Ce trajet de 15 jours depuis Sendai au Japon jusqu’à Paris en France nous aura coûté 1200€ par personne seulement sur les coûts de transports et rajouté 660 kgCO2e à notre bilan carbone du voyage ( cf article ).
Pour mieux se rendre compte, on a comparé notre retour à un retour en avion depuis Tokyo jusqu’à Paris. Un billet aller simple coûte en moyenne 600€ auquel il faut ajouter 100€ de frais pour mettre les vélos en soute ainsi que le billet de train de Sendai à Tokyo. Au total, ca nous aurait couté 800€.
Un retour en avion nous aurait donc fait économiser pas mal d’argent mais aurait plus que doublé l’impact sur le climat de notre retour avec 1500 kgCO2e.
La comparaison est résumée par ce graphique ci-dessous.

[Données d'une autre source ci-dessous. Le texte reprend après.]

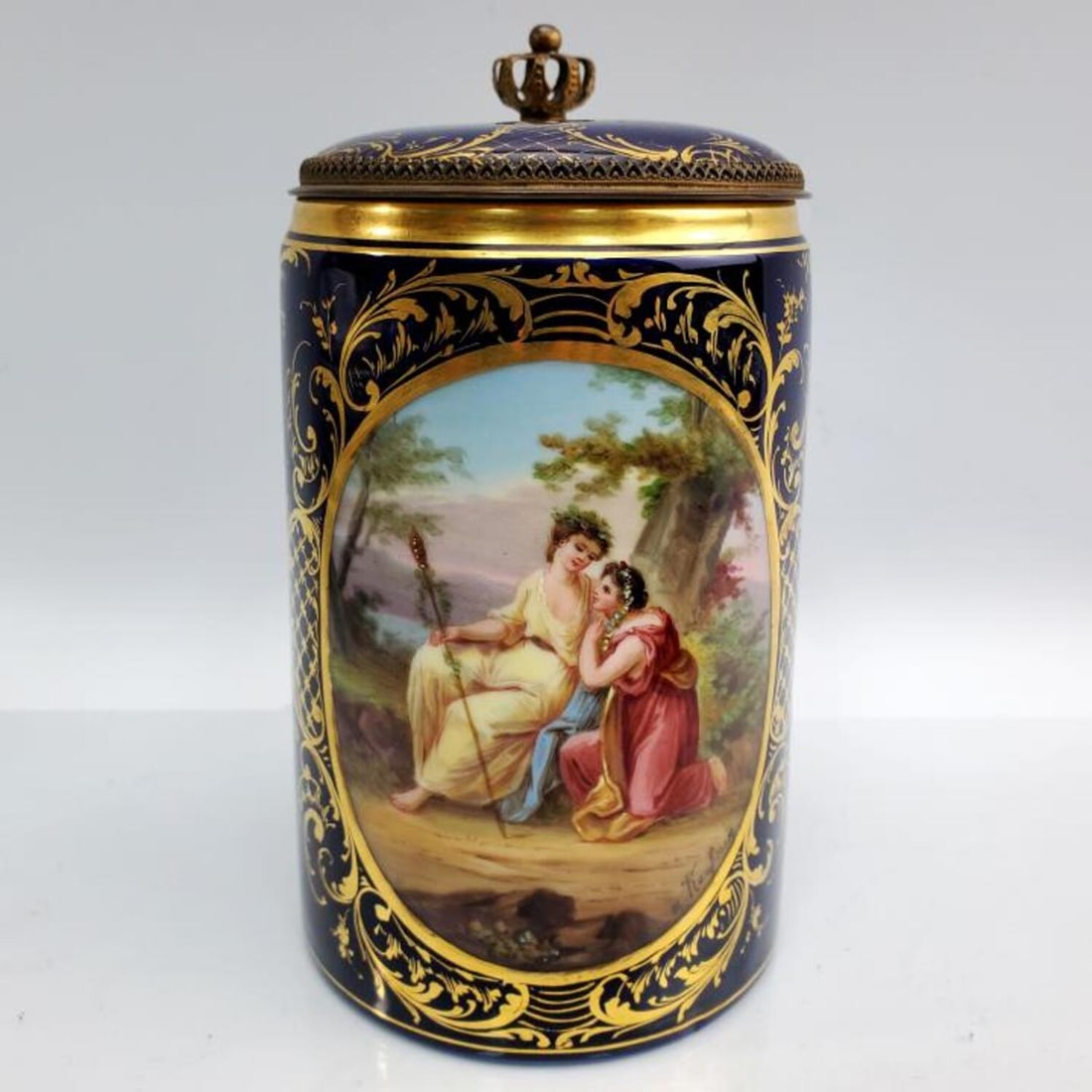 Fine Antique Vienna Porcelain Hand Painted Stein (1 of 6)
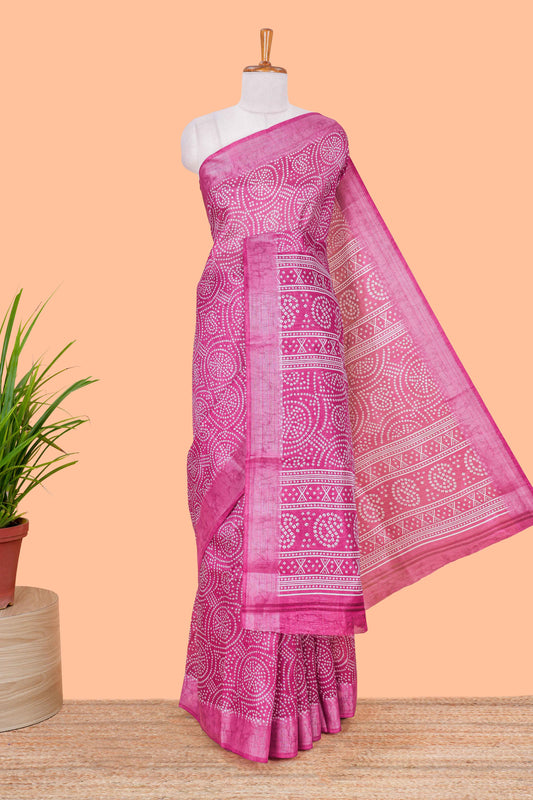 Pink south cotton saree with bandhini print body & pallu and silver bawanchi border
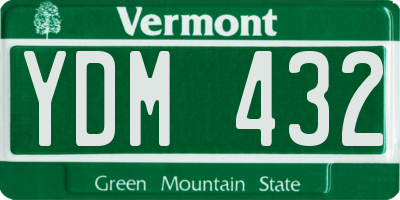 VT license plate YDM432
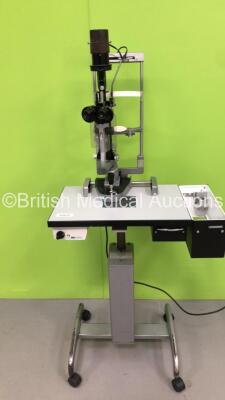 Haag Streit Bern SL 900 Slit Lamp on Stand with 2 x 10x Eyepieces on Hydraulic Table (Powers Up with Blown Bulb) *S/N 3702*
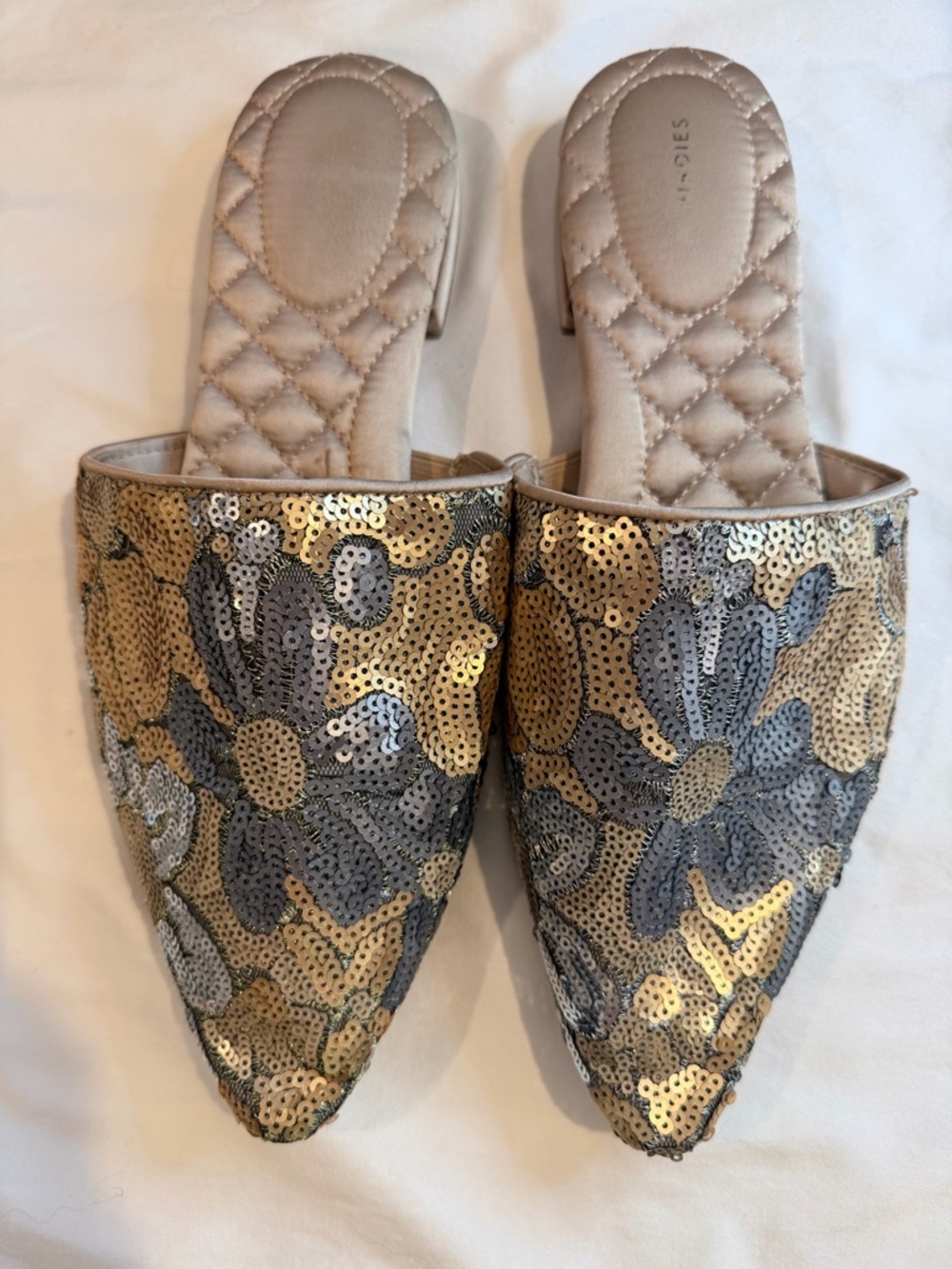 Birdies Sequin Floral Pointed-Toe Mules in Gold and Silver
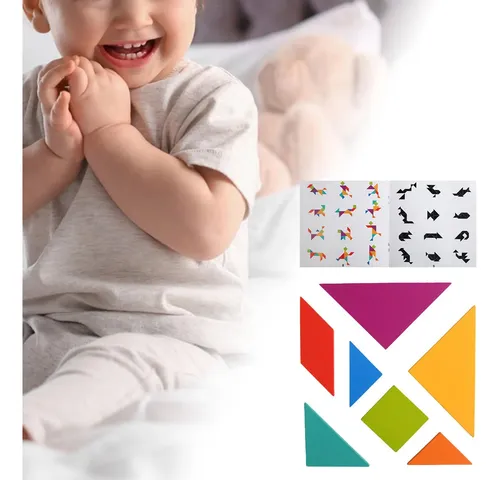 Tangram Magnético De Madera 225 Piezas Con Tarjetas | Juguete STEM Educativo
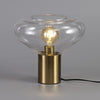 Roborough Wide Table Lamp in Ancient Brass & Clear Glass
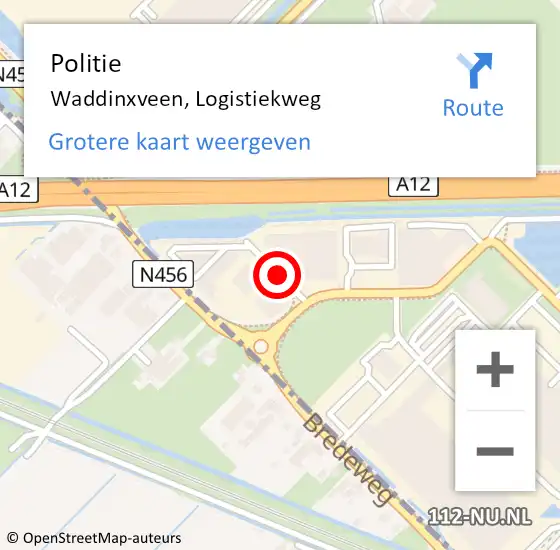 Locatie op kaart van de 112 melding: Politie Waddinxveen, Logistiekweg op 28 april 2016 09:50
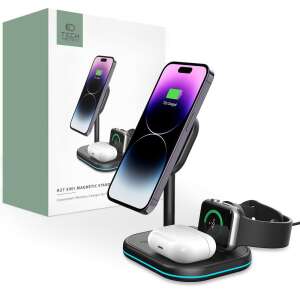 Tech-Protect A27 3 в 1 Магнитна стойка, Qi безжично зарядно за iPhone, Apple Watch и AirPods - Tech-Protect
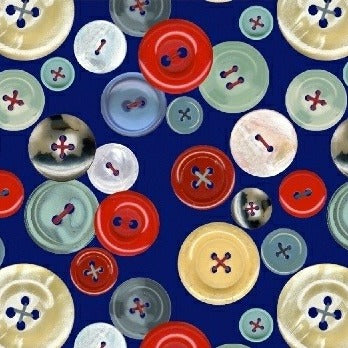Handmade Buttons on Blue by Windham Fabrics
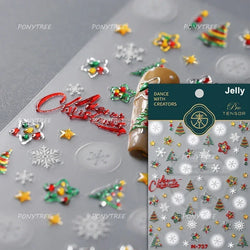 Apple Bear Bunny Snowman Winter Tree Bell Dog Self Adhesive Nail Art Stickers Snowflake Santa Claus Rhinestone Manicure Decals (ONLINE ORDER ONLY)
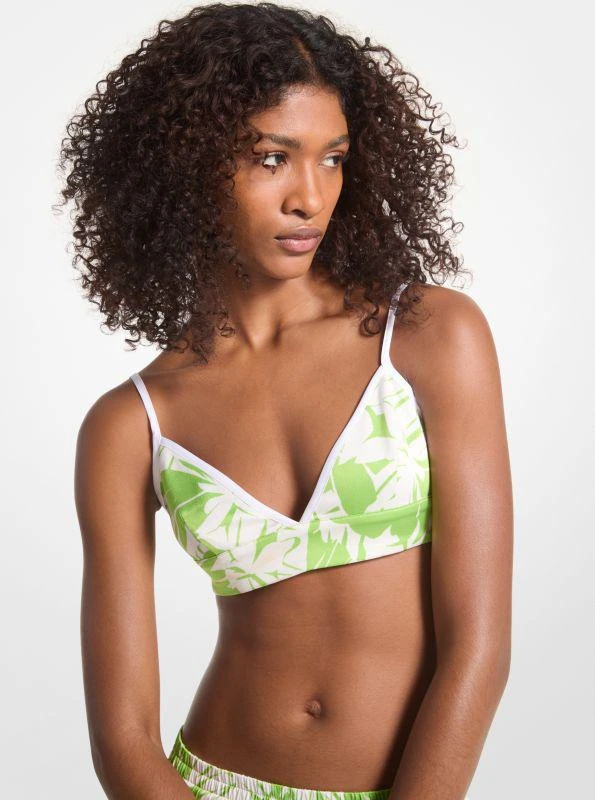 michael_kors Palm Print Satin Bra Top 1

Maintenant vous savez que rejoindre le Japon, extrême oriental de l’Eurasie, depuis la France, extrême occidental, sans prendre aucun avion est possible. Alors, s’il vous plaît, partagez cet article et faites le savoir à votre entourage.
Retrouvez toutes les données (prix, distance, empreinte carbone) mais aussi les modalités d’achat sur cette feuille excel en libre accès : https://docs.google.com/spreadsheets/d/1gJmipxiptgyLaetje8SuREB3WADJox6P4DBXednzlDc/edit
Un très grand merci d’avoir documenté tout ça ! 🙏 Et bravo 👏💪
Super le tips pour voir le type de train sur Tutu, je vais y faire attention pour mon voyage 🙂
Bon retour à vous !
Merci !
Je suis rentrée en avion depuis Bangkok après un Trieste – Asie Centrale – Chine – Asie du Sud-est à vélo et j’ai trouvé que ce retour en moins de 20 heures n’avait AUCUN SENS après presque neuf mois de voyage à vélo. Vous êtes rentré un peu plus de deux semaines après mois, et je vous envie d’avoir fait le trajet en train et, effectivement, d’avoir pris ce temps pour réfléchir au sens du voyage mais aussi pour continuer à découvrir des paysages et rencontrer des personnes.
Et je vous rejoins également sur le trop-plein de normes qui nous entravent et, en l’occurrence, complexifient inutilement les voyages à vélo et la mobilité douce en Europe.